For the “solely plant-based” column, the default marking was “Yes” — exceptions were made for companies where the “Brief Description” explicitly noted that the company made non-vegan products too, although non-vegan vegetarian meat substitutes were still included. Also, companies that also made cultivated or fermentation-based products were excluded.
The overarching company was made into the default unit of analysis, rather than the specific sub-brand. For example, “The Hain Celestial Group” was added, which seemed to manage several other included brands.
 Automatically generated LinkedIn company listings were not counted, as they seemed likely to underrepresent the number of staff. If no LinkedIn information could be identified, sometimes the organisation’s website was checked for a list of staff.
 For example, JUST was marked as “No” in the column “Solely cultivated?” because it also produces plant-based eggs and dairy. Celltainer Biotech BV was marked as “No” because it includes a focus on cultivated meat as part of a wider biotechnology business. Several companies were marked as “No” in the column “Solely plant-based?” because they also sold non-vegan, conventional dairy products (e.g. Ben & Jerry’s) or a wide array of products that were not intended as meat replacements (e.g. Eden Foods). These decisions were made solely via the information already noted in GFI’s company database plus the summary information provided on LinkedIn. Therefore, it seems likely that some companies have been falsely categorised as solely focusing on one of the three categories.
 As an extreme example, consider that the company DuPont was included in the Fermentation category. DuPont is one of the world’s largest producers of chemicals and science-based products, with 33,294 employees on LinkedIn. Even though only a small handful of these staff are highly involved in animal product alternatives, the staff at this company represented 61% of all identified staff.
 Companies with staff of five or fewer were excluded because it was assumed that these organisations would be a better representation of for-profit entrepreneurship than of current roles and opportunities at cultivated meat companies. While this could also be interesting, it was not the focus of this spot-check.
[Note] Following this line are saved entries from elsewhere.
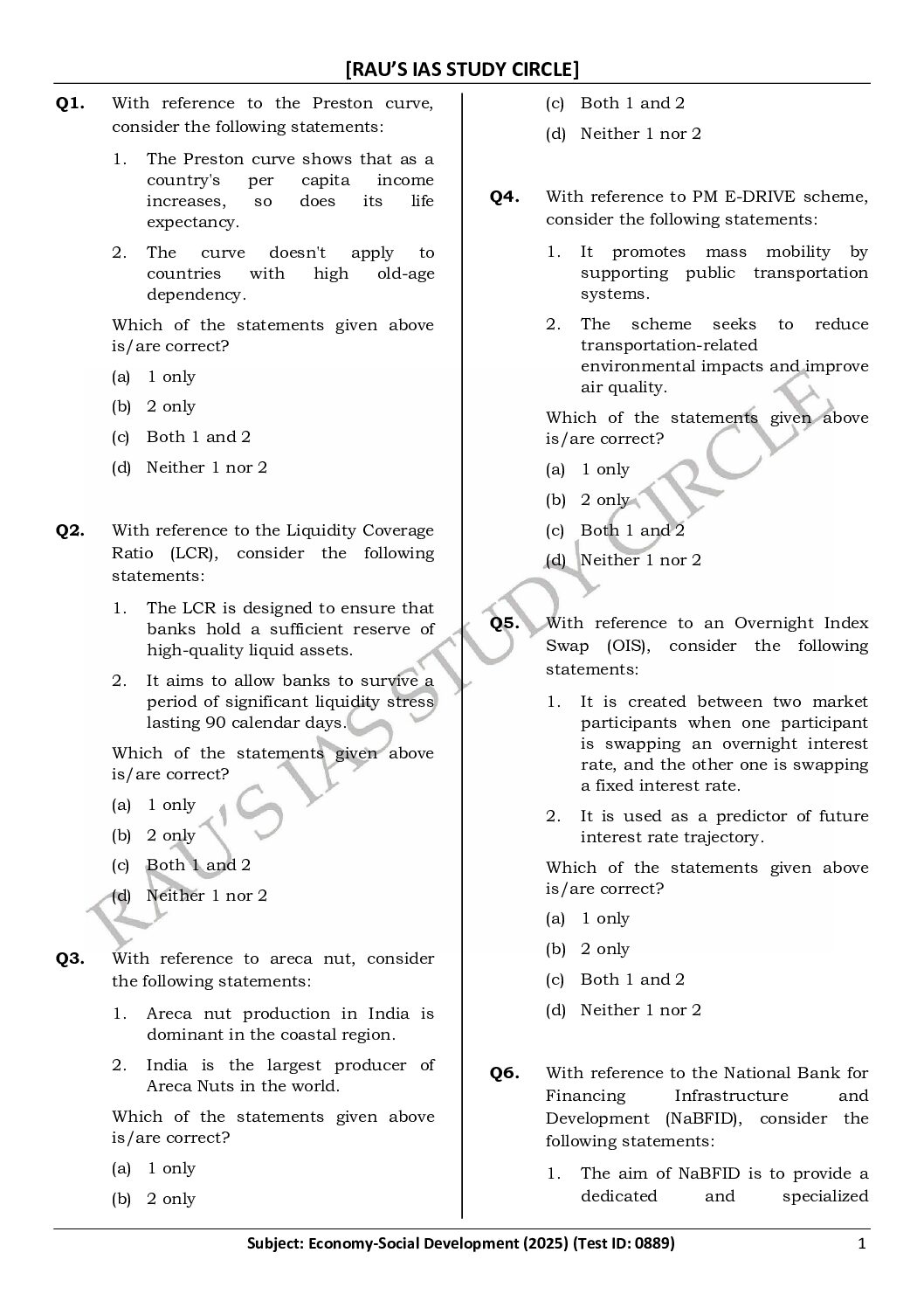 [RAU'S IAS STUDY CIRCLE]

Q1. With reference to the Preston curve, consider the following statements:

1. The Preston curve shows that as a country's per capita income increases, so does its life expectancy.

2. The curve doesn't apply to countries with high old-age dependency.

Which of the statements given above is/are correct?

(a) 1 only

(b) 2 only

(c) Both 1 and 2

(d) Neither 1 nor 2

Q2. With reference to the Liquidity Coverage Ratio (LCR), consider the following statements:

1. The LCR is designed to ensure that banks hold a sufficient reserve of high-quality liquid assets.

2. It aims to allow banks to survive a period of significant liquidity stress lasting 90 calendar days.

Which of the statements given above is/are correct?

(a) 1 only

(b) 2 only

(c) Both 1 and 2

(d) Neither 1 nor 2

Q3. With reference to areca nut, consider the following statements:

1. Areca nut production in India is dominant in the coastal region.

2. India is the largest producer of Areca Nuts in the world.

Which of the statements given above is/are correct?

(a) 1 only

(b) 2 only

(c) Both 1 and 2

(d) Neither 1 nor 2

Q4. With reference to PM E-DRIVE scheme, consider the following statements:

1. It promotes mass mobility by supporting public transportation systems.

2. The scheme seeks to reduce transportation-related environmental impacts and improve air quality.

Which of the statements given above is/are correct?

(a) 1 only

(b) 2 only

(c) Both 1 and 2

(d) Neither 1 nor 2

Q5. With reference to an Overnight Index Swap (OIS), consider the following statements:

1. It is created between two market participants when one participant is swapping an overnight interest rate, and the other one is swapping a fixed interest rate.

2. It is used as a predictor of future interest rate trajectory.

Which of the statements given above is/are correct?

(a) 1 only

(b) 2 only

(c) Both 1 and 2

(d) Neither 1 nor 2

Q6. With reference to the National Bank for Financing Infrastructure and Development (NaBFID), consider the following statements:

1. The aim of NaBFID is to provide a dedicated and specialized

RAU'S IAS STUDY CIRCLE

Subject: Economy-Social Development (2025) (Test ID: 0889) 1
 This included investors, board members, and interns. However, PhD candidates working as research scientists were still included.
 According to the Good Food Institute’s “2019 U.S. State of the Industry Report Plant-Based Meat, Eggs, and Dairy,” plant-based milk stands at 14% share in the total milk category in the US, compared to 1% for plant-based meat and 0.2% for eggs.
 Companies were divided into six size categories: 201+ employees, 101-200 employees, 51-100 employees, 21-50 employees, 6-20 employees, and 1-5 employees. Beyond Meat was first checked, and the sample was calculated with reference to Beyond Meat. The “201+ employees” category (which includes only two companies, one of which is Beyond Meat) represents about one-third of employees of companies categorised as focusing solely on plant-based that do not have plant-based dairy as their company type. A “target number of companies to include” was calculated (see the cell formulas in the “Random sample for plant-based” tab on the “GFI Company Database AAC adaptation” tab for details) and then www.random.org was used to randomly select the companies within each category.